Like, someone says something that makes you feel like you are doing whatever wrong. You get defensive and feel angry. You can practice acknowledging your feelings and create a “pause” for yourself before reacting negatively towards the person who said the thing. You can choose to tell yourself that was just so and so being who they are, having a moment, and it doesn’t mean anything bad about me or our relationship.
Or like, the map on your phone took you all to the wrong place, again. You are tired, hungry, and have to pee. You’ve been in a vehicle with four other people for hours. And now you must figure out where you need to be. You start thinking you are always the one who has to figure out where you need to be. Of course, you’re feeling frustrated in that moment. It is part of being human. It is helpful to remember nothing has gone wrong. This is all part of it. I’ve figured it out before, I can figure it out again. And I can ask for help.
We decide the thoughts we let ruminate in our heads. We choose the stories we tell ourselves about ourselves and about others.
When traveling, and in life, people will not always get along. They won’t always agree. There will be misunderstandings, miscommunication, and missed turns. People will take the thing you said the wrong way.

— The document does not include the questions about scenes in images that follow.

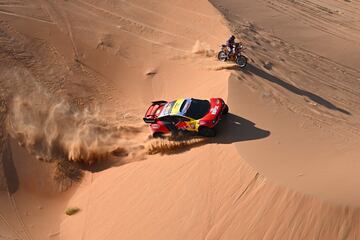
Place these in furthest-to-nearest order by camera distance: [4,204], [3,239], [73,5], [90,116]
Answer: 1. [73,5]
2. [90,116]
3. [4,204]
4. [3,239]

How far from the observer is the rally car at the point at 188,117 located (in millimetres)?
14250

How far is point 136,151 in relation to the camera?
1552 cm

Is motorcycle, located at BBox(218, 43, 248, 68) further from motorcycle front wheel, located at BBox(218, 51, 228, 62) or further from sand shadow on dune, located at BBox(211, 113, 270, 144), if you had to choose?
sand shadow on dune, located at BBox(211, 113, 270, 144)

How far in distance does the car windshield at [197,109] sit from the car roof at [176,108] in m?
0.13

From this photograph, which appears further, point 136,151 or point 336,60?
point 336,60

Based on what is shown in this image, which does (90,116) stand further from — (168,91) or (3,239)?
(3,239)

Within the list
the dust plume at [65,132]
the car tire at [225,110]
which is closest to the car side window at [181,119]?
the car tire at [225,110]

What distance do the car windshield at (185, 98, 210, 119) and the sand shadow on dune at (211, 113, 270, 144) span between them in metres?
0.72

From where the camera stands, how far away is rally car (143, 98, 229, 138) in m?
14.2

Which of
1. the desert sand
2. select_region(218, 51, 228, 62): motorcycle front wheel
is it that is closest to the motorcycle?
select_region(218, 51, 228, 62): motorcycle front wheel

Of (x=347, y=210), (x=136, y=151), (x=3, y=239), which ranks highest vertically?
(x=347, y=210)

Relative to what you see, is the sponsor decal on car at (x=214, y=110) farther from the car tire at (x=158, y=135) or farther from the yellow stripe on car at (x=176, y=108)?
the car tire at (x=158, y=135)

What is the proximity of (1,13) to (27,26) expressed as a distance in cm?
145

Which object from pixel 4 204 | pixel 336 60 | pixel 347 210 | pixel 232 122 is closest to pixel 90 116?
pixel 4 204
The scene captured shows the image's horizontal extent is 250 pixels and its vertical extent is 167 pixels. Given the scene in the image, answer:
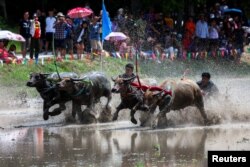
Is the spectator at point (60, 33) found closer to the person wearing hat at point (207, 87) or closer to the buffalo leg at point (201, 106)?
the person wearing hat at point (207, 87)

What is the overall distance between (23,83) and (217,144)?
12.2 m

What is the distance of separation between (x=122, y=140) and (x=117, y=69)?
552 inches

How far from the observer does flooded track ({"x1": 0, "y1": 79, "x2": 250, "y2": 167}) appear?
582 inches

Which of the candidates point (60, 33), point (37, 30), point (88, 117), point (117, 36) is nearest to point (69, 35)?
point (60, 33)

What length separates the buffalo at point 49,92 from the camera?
65.0 ft

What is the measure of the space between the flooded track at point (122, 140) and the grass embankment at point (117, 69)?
551cm

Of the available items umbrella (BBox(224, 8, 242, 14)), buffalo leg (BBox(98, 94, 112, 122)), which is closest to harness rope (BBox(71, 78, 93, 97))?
buffalo leg (BBox(98, 94, 112, 122))

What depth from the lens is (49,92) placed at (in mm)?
20172

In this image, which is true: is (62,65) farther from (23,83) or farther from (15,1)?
(15,1)

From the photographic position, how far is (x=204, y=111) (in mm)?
19203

People will respond poorly, get defensive, have anxiety, overreact. We won’t always get our way. We will have to make compromises. This is all of life. We must practice acceptance of how things are without expecting them to be different.
We can only ever control ourselves. The thoughts we think. The emotions we generate with the thoughts we think. We cannot control how other people respond. We cannot make another person feel a certain way.
We must choose to believe in ourselves. We must choose to believe in others. We must choose to assume the best. We must make allowances and practice having grace. We practice loving unconditionally. We practice enjoying what it! It is way more peaceful and fun this way.
Traveling is a journey, an exploration of a new place, let’s not miss the beauty of the new place by getting stuck in an unhelpful story in our heads. Life is a journey, a figuring it out as we go, let’s not miss the beauty of the gift by getting stuck in an unhelpful story in our heads.
Keep seeing! Keep discovering! Enjoy!